# Scottish 'Tattie' scones



## Ishbel (Nov 25, 2004)

1 lb potatoes 
1.5 oz butter 
Salt/pepper to taste 
4 oz (approx) plain flour 

Boil potatoes in salted water, drain and mash with the butter until light and fluffy, adding salt/pepper to taste. 

Work in the flour. A word of caution, only add in enough to make a stiff dough - cannot be more precise as it depends on the moisture content of the potatoes used! 

Turn the mixture out onto a floured board, knead very lightly (don't handle the dough very much at all) and roll out into a square (not too thick). Cut into triangles (the traditional shape) or use a 2 inch scone cutter. 

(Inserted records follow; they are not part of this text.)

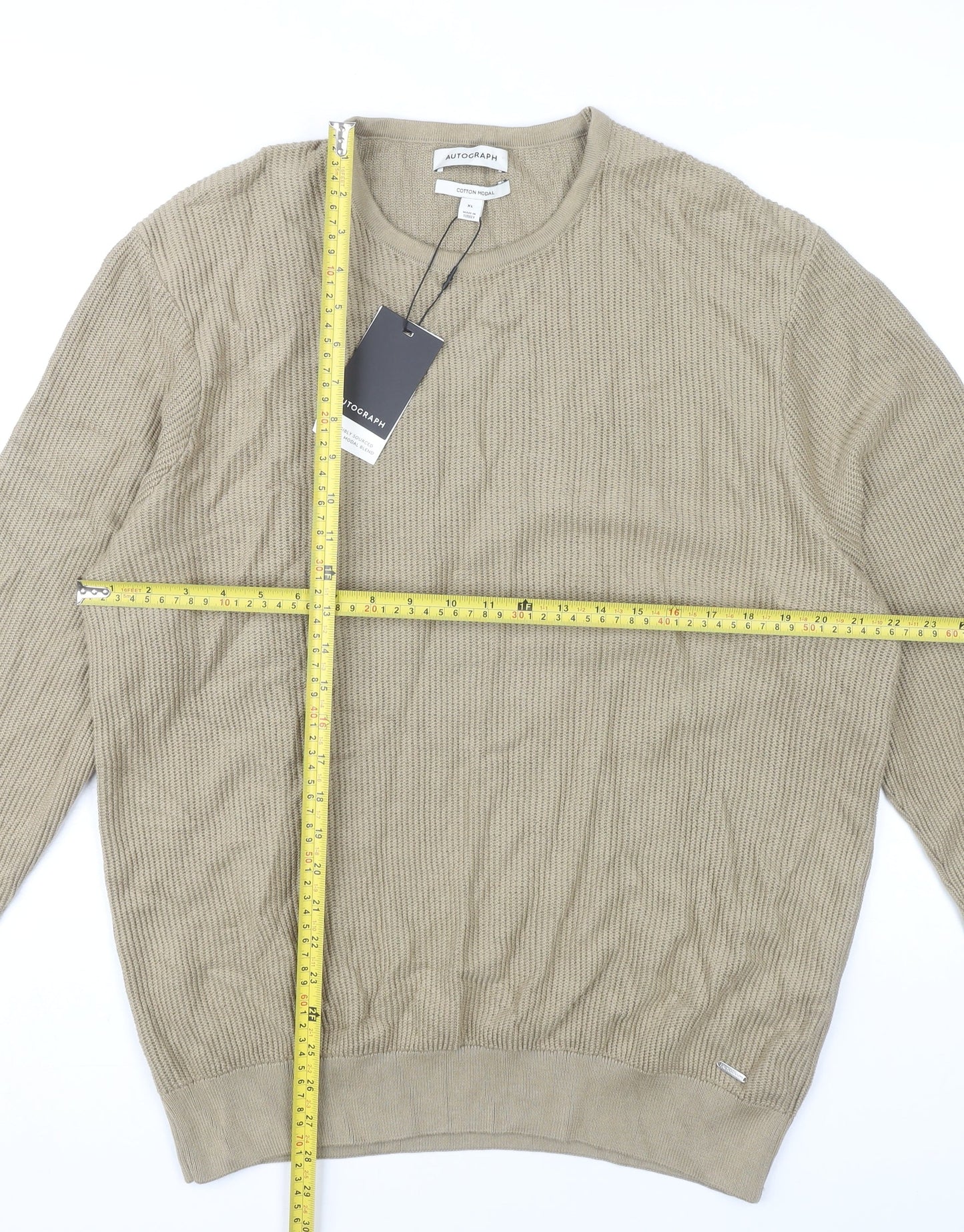 Marks and Spencer Men’s Beige XL Pullover Jumper Cotton Modal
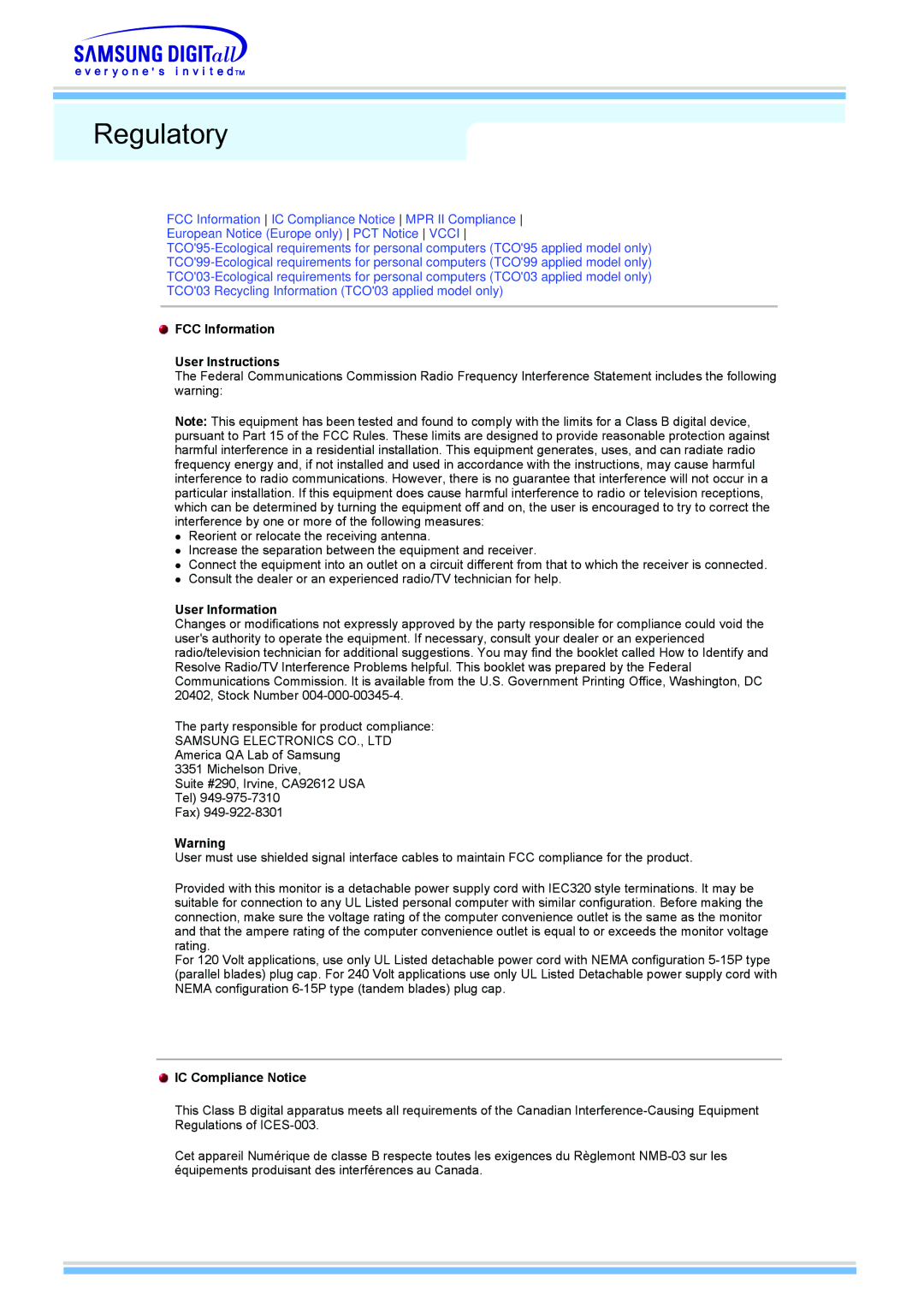 Samsung 510MP manual Regulatory, FCC Information User Instructions, User Information, IC Compliance Notice 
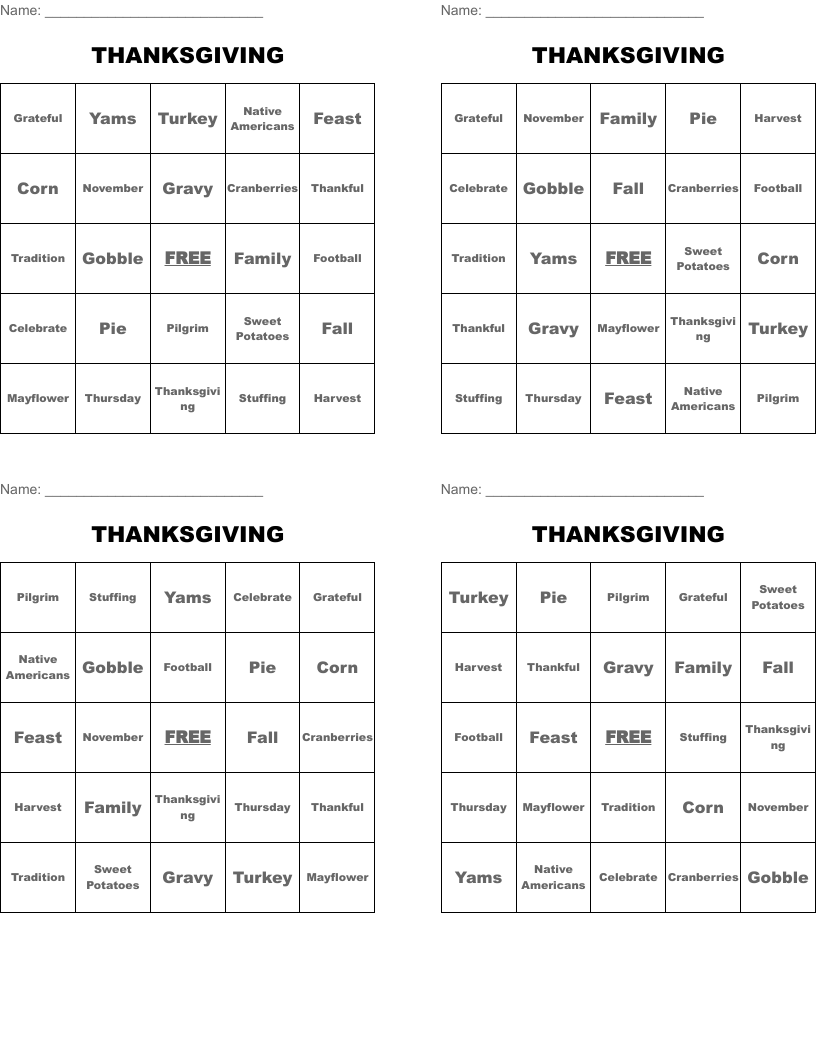 THANKSGIVING Bingo Cards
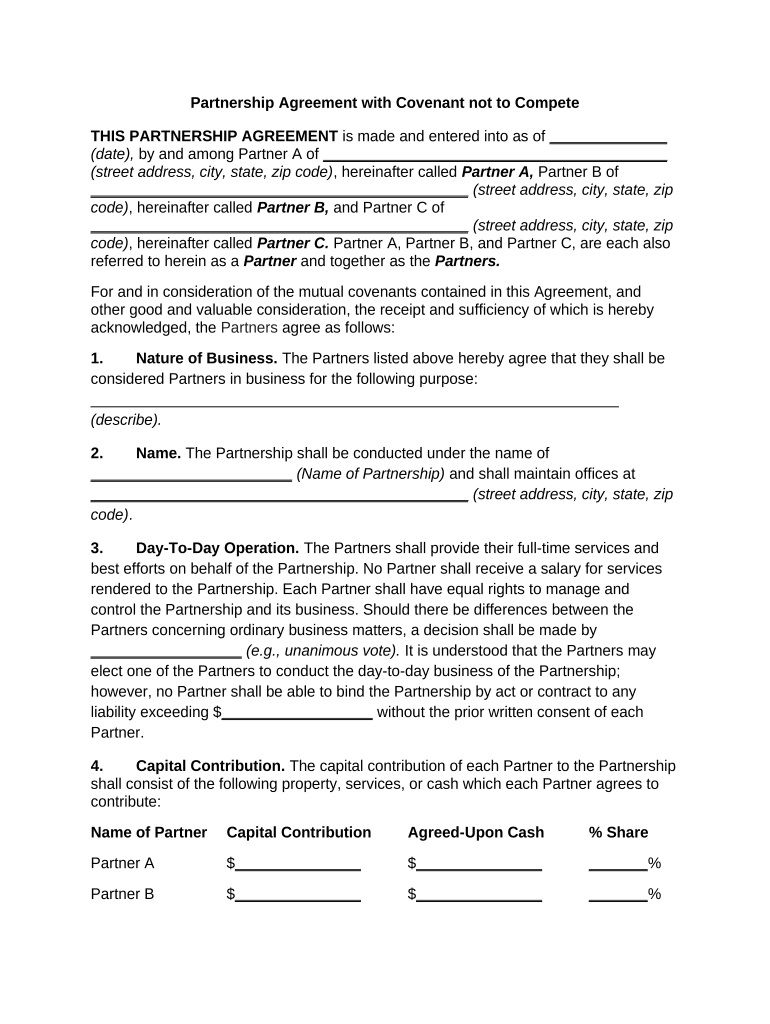 Partnership Agreement with  Form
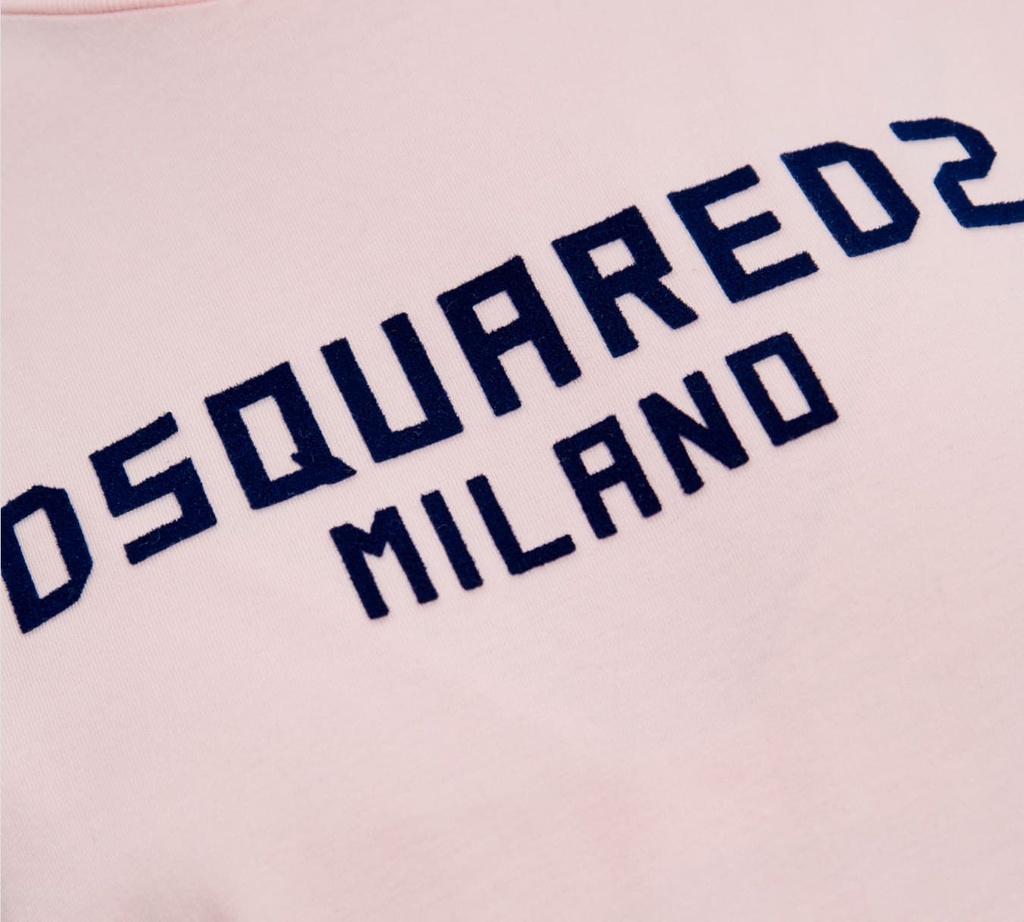 Dsquared2 - FRANELA ROSADA CUELLO REDONDO CON LOGO EN RELIEVE TEXTURIZADO EN GAMUZA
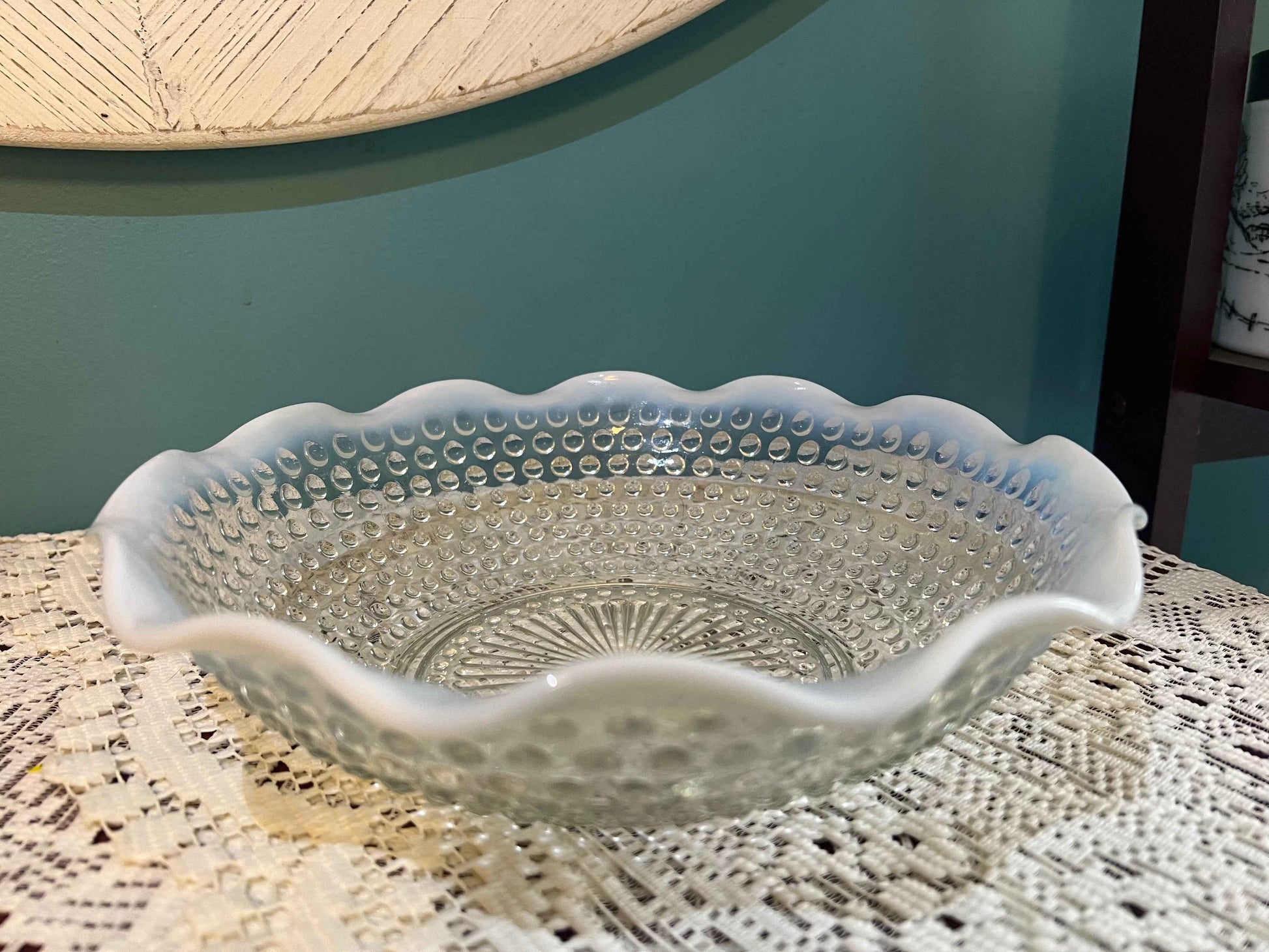 Vintage Anchor Hocking Hobnail Opalescent Serving Bowl | Moonstone Style Glass
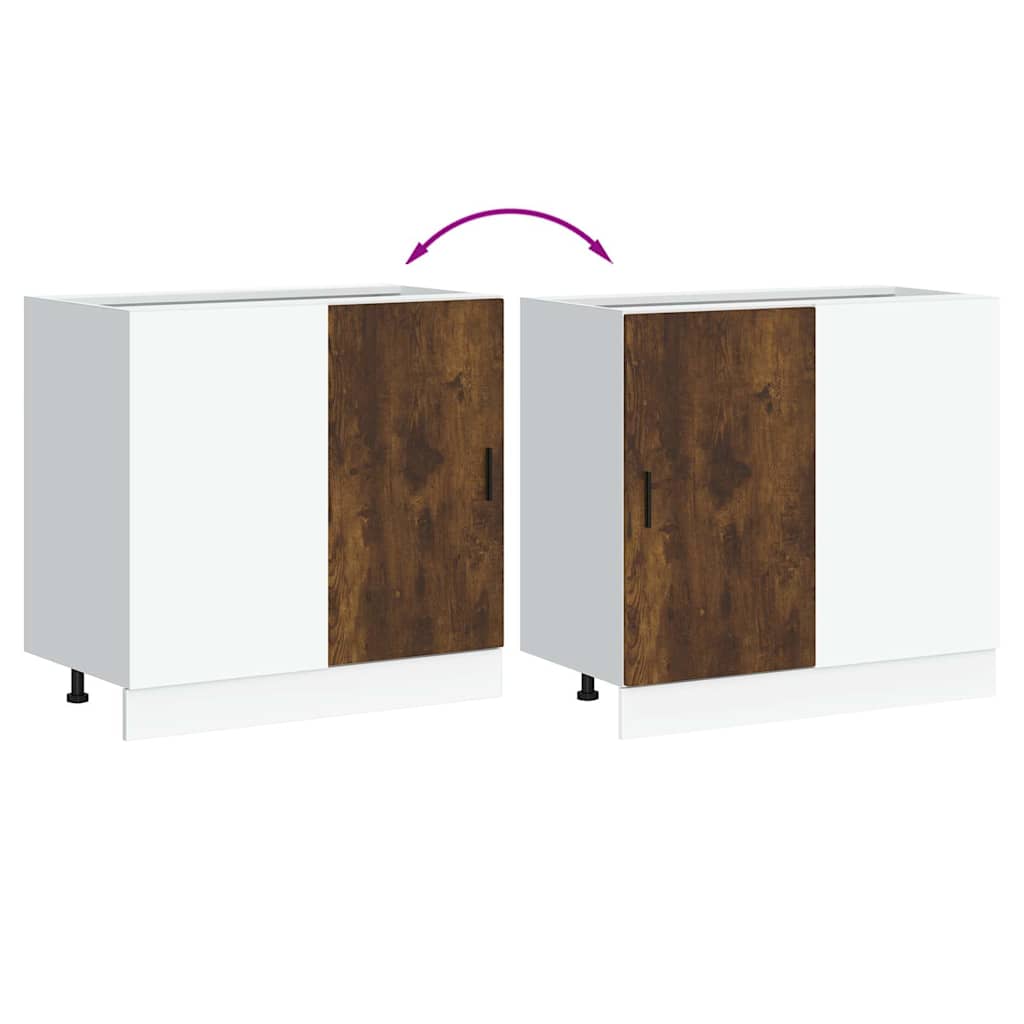 Mobile Base Lavello “Lyon” Rovere Fumo in Legno Multistrato 854293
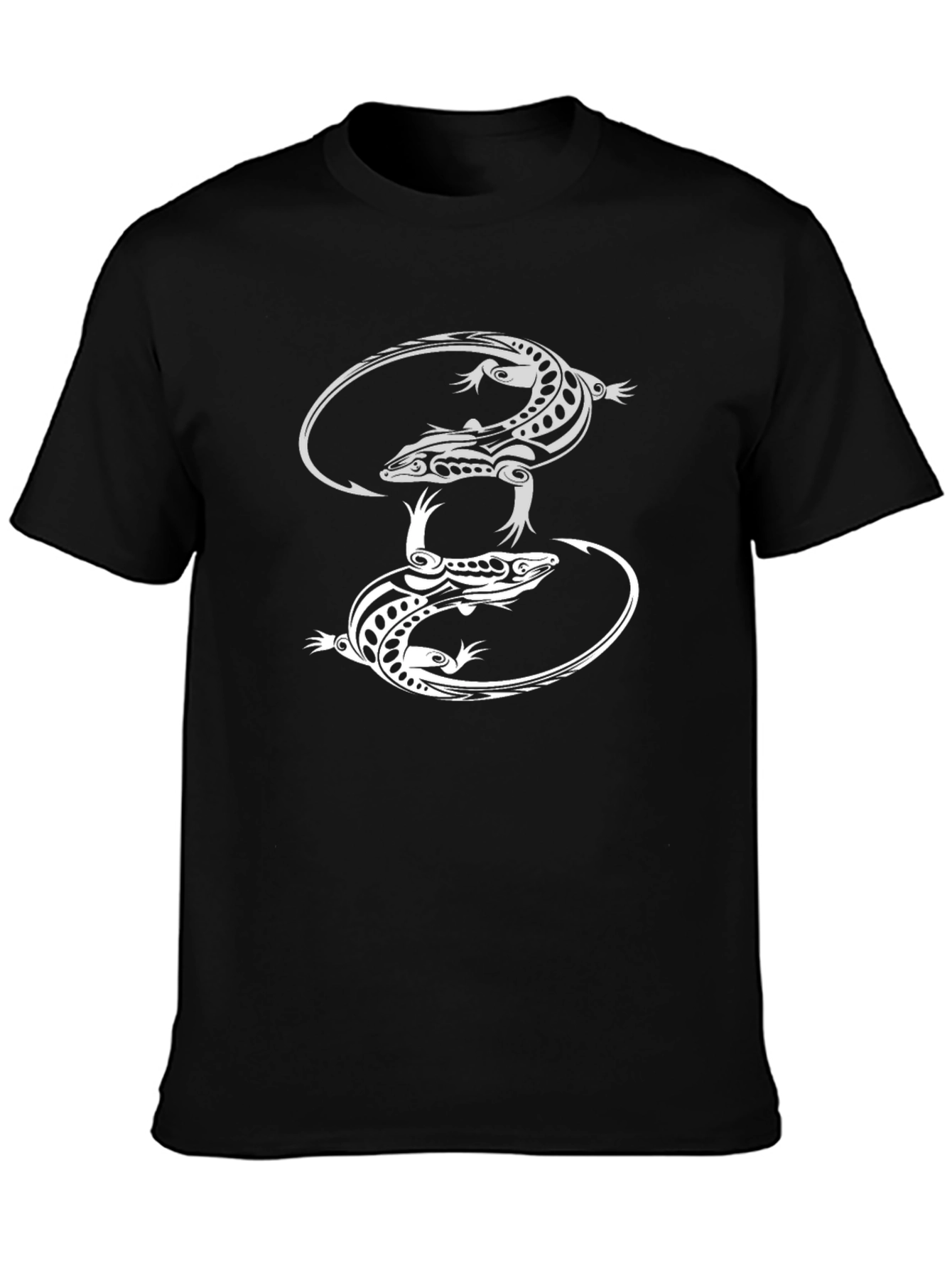 Black Black T-Shirt with Lizard Design view 3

Lightly oil a traditional girdle (sort of like an old-fashioned griddle, made of iron) or a good, heavy based fryingpan. Cook the scones on a medium heat for about 5 mins a side, or until they are golden brown. 

Eat hot - or re-heat when you are feeling peckish!  Essential ingredient for a Sunday breakfast 'Ulster Fry'.


----------



## LEFSElover (Dec 1, 2004)

Scottish Lass, I think these sound like pure heaven.
Thanks for the idea.
Good one for when I'm visiting my daughter in Vegas and I always make breakfast for us all.  Never quite know any thing special to do with the potatoes and always do the same with them.  These are more individual and will make a nice addition.


----------